Mercury tealight holders

Pretty and twinkly as a rare gem, these votives are a safe bet for ambience enthusiasts.

$2.20–$3.31. West Elm, 109 Atlantic Ave., 416-537-0110.

 

You can do better than Crown Royal

Molecular Mixology Kit by Cocktail R-Evolution:

The Canadian whiskey comes with a bag. This nifty cocktail kit comes with three steel tools; 50 packets of molecular mixes to create bubbles,  foams, and cool suspensions; and a DVD of 30 recipes. $60.

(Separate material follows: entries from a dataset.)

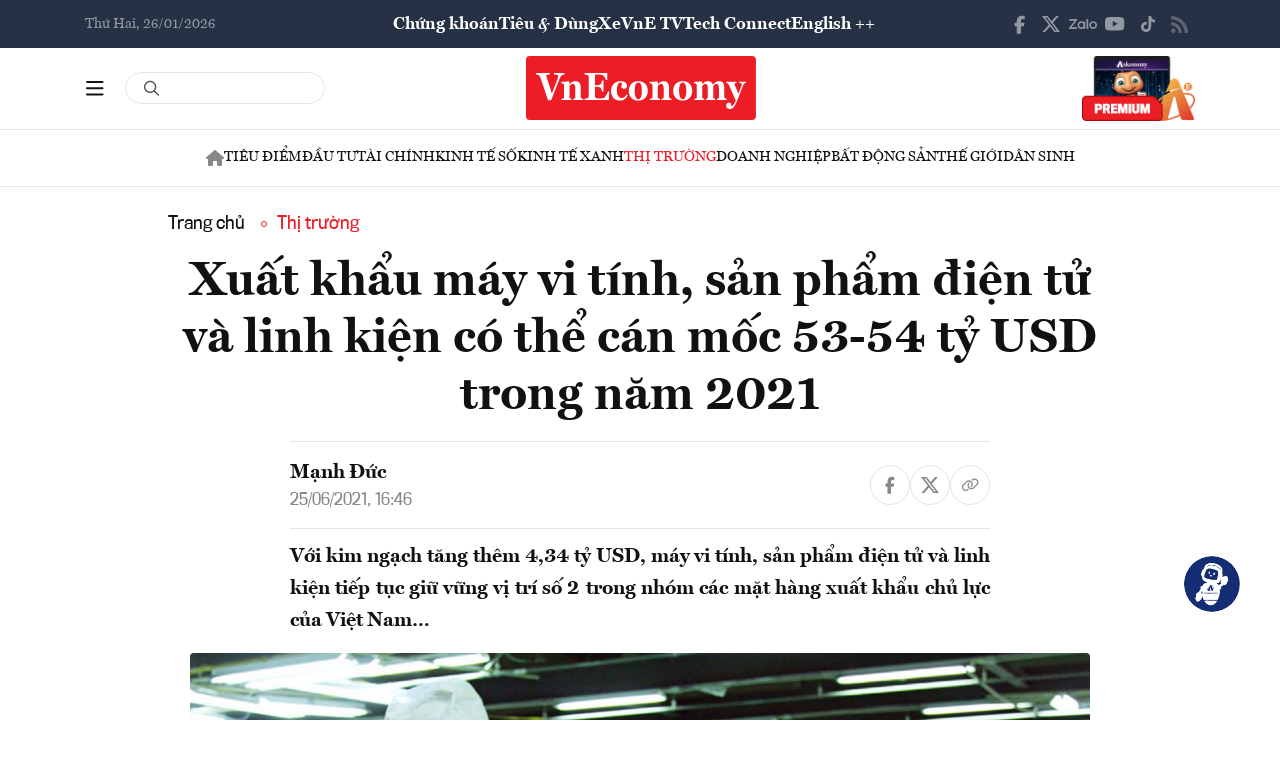

--- FILE ---
content_type: image/svg+xml
request_url: https://premedia.vneconomy.vn/statics/main-site-v2/img-fix/elements/icon-share-detail--twitter.svg?v=202510292371
body_size: 351
content:
<svg width="18" height="16" viewBox="0 0 18 16" fill="none" xmlns="http://www.w3.org/2000/svg">
<path opacity="0.5" d="M14.1735 0H16.9067L10.8937 6.80769L18 16H12.4555L8.08243 10.4231L3.12364 16H0.35141L6.79393 8.76923L0 0H5.70065L9.60521 5.11538L14.1735 0ZM13.1974 14.3846H14.7202L4.88069 1.53846H3.24078L13.1974 14.3846Z" fill="#111111"/>
</svg>


--- FILE ---
content_type: image/svg+xml
request_url: https://premedia.vneconomy.vn/statics/main-site-v2/img-fix/icon/arrow-right.svg?v=202510292371
body_size: 490
content:
<svg width="15" height="14" viewBox="0 0 15 14" fill="none" xmlns="http://www.w3.org/2000/svg">
<path d="M13.8438 7.375L8.34375 12.875C8.15625 13.0625 7.8125 13.0625 7.625 12.875C7.4375 12.6875 7.4375 12.3438 7.625 12.1562L12.2812 7.5H0.5C0.21875 7.5 0 7.28125 0 7C0 6.75 0.21875 6.5 0.5 6.5H12.2812L7.625 1.875C7.4375 1.6875 7.4375 1.34375 7.625 1.15625C7.8125 0.96875 8.15625 0.96875 8.34375 1.15625L13.8438 6.65625C14.0312 6.84375 14.0312 7.1875 13.8438 7.375Z" fill="white"/>
</svg>


--- FILE ---
content_type: text/javascript
request_url: https://premedia.vneconomy.vn/statics/main-site-v2/js/menu-bottom.js?v=202510292371
body_size: 1041
content:
document.addEventListener('DOMContentLoaded', function () {
    var isMenuOpen = false;
    var savedScrollPosition = 0;
    
    // Function để toggle menu classes
    function toggleMenuClasses(toggleMainLeftBar, toggleBottomMenu) {
        if (toggleMainLeftBar) {
            $('.header-main-left_bar').toggleClass('open-bar-header');
        }
        if (toggleBottomMenu) {
            $('.headder-bottom_menu').toggleClass('open-bar-header');
        }
    }
    
    // Function để toggle popup và stock
    function togglePopupAndStock() {
        const $flexHeader = $('.flex-header-main');
        const $stockTop = $('.header-top_stock');
        
        $('.popup-header-menu-main').toggleClass('open-popup');
        $flexHeader.toggleClass('ct-form-search');

        // Ẩn/hiện phần stock theo trạng thái ct-form-search
        if ($flexHeader.hasClass('ct-form-search')) {
            setTimeout(function () {
                $stockTop.stop(true, true).slideUp(150, function() {
                    updatePopupPosition();
                });
            }, 100);
        } else {
            setTimeout(function () {
                $stockTop.stop(true, true).slideDown(150, function() {
                    updatePopupPosition();
                });
            }, 100);
        }
    }
    
    // Function để update popup position
    function updatePopupPosition() {
        if (typeof window.updatePopupMenuPosition === 'function') {
            window.updatePopupMenuPosition();
        }
    }
    
    // Function để toggle menu state (open/close với scroll)
    function toggleMenuState() {
        if (!isMenuOpen) {
            savedScrollPosition = window.pageYOffset || document.documentElement.scrollTop;
            $('body').addClass('menu-open');
            isMenuOpen = true;
            window.scrollTo({
                top: 0,
                behavior: "instant"
            });
            //$('.btn-bar, .icon-bar-mobile, .btn-close-bar').off('click').click(function (e) {
            //    $('.open-menu-bottom').trigger('click');
            //    e.preventDefault();
            //    e.stopPropagation();
            //});
        } else {
            $('body').removeClass('menu-open');
            window.scrollTo({
                top: savedScrollPosition,
                behavior: "instant"
            });
            isMenuOpen = false;
        }
    }
    
    // Function chính để xử lý toggle menu
    function handleMenuToggle(toggleMainLeftBar, toggleBottomMenu) {
        toggleMenuClasses(toggleMainLeftBar, toggleBottomMenu);
        togglePopupAndStock();
        toggleMenuState();
        updatePopupPosition();
    }
    
    // .btn-bar và .btn-close-bar
    $('.btn-bar, .btn-close-bar, .icon-bar-mobile').off('click').click(function (e) {
        const $clickedElement = $(this);
        const isFromBottomMenu = $clickedElement.hasClass('btn-bar-bottom') || 
                                 $clickedElement.closest('.menu__btn-bar').length > 0 ||
                                 $clickedElement.closest('.menu__btn-close-bar').length > 0;
        const isFromMainLeftBar = $clickedElement.closest('.header-main-left_bar').length > 0 && 
                                  !isFromBottomMenu;
        
        handleMenuToggle(isFromMainLeftBar, isFromBottomMenu);
        
        e.preventDefault();
        e.stopPropagation();
    });
    
    //.open-menu-bottom
    $('.open-menu-bottom').off('click').click(function (e) {
        handleMenuToggle(true, false);
        e.preventDefault();
        e.stopPropagation();
    });
});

BYOB Cocktail Emporium, 972 Queen St. W., 416-858-2932.

 

You can do better than Old Spice

Fig & Yarrow Hygiene Kit

Even the guy who flew food planes into your baby face wants to smell less like a dad, you know? Here, fancy mint-lavender tooth powder, an oral-hygiene rinse, and underarm lotion come packaged in cute apothecary bottles.

$30. The Drake General Store, drakegeneralstore.ca.

 

You can do better than Aveeno

L’Occitane Hand Creams of Provence

It’s cold outside and everybody’s chapped within an inch of their lives—sometimes, lotion just makes sense. Keep things classy (and French!) with this holiday box set.

$50. Sephora, sephora.ca.

 

You can do better than a tie

Amanda Christensen pocket squares

If we see one more uninspired football tie in Toronto, heads are going to roll. These spiffy squares are made of wool and silk and come in patterns like houndstooth, paisley, and (for the advanced sartorialist) peacock.

$45. Gotstyle, 62 Bathurst St., 416-260-9696.

 

You can do better than drugstore chocolate

Holiday confectionary apples

Pot of Gold has nostalgia in its favour, but Rocky Mountain’s candy apples have, well, flavour in their favour.

$12. Rocky Mountain Chocolate Co., 100 King St. W., 416-363-2462.

 

You can do better than socks

Faux-fur slouch booties

Socks again? You shouldn’t have. No, seriously—don’t. Upgrade the gift of footwear with these fuzzy slippers. $30. Indigo, chapters.indigo.ca.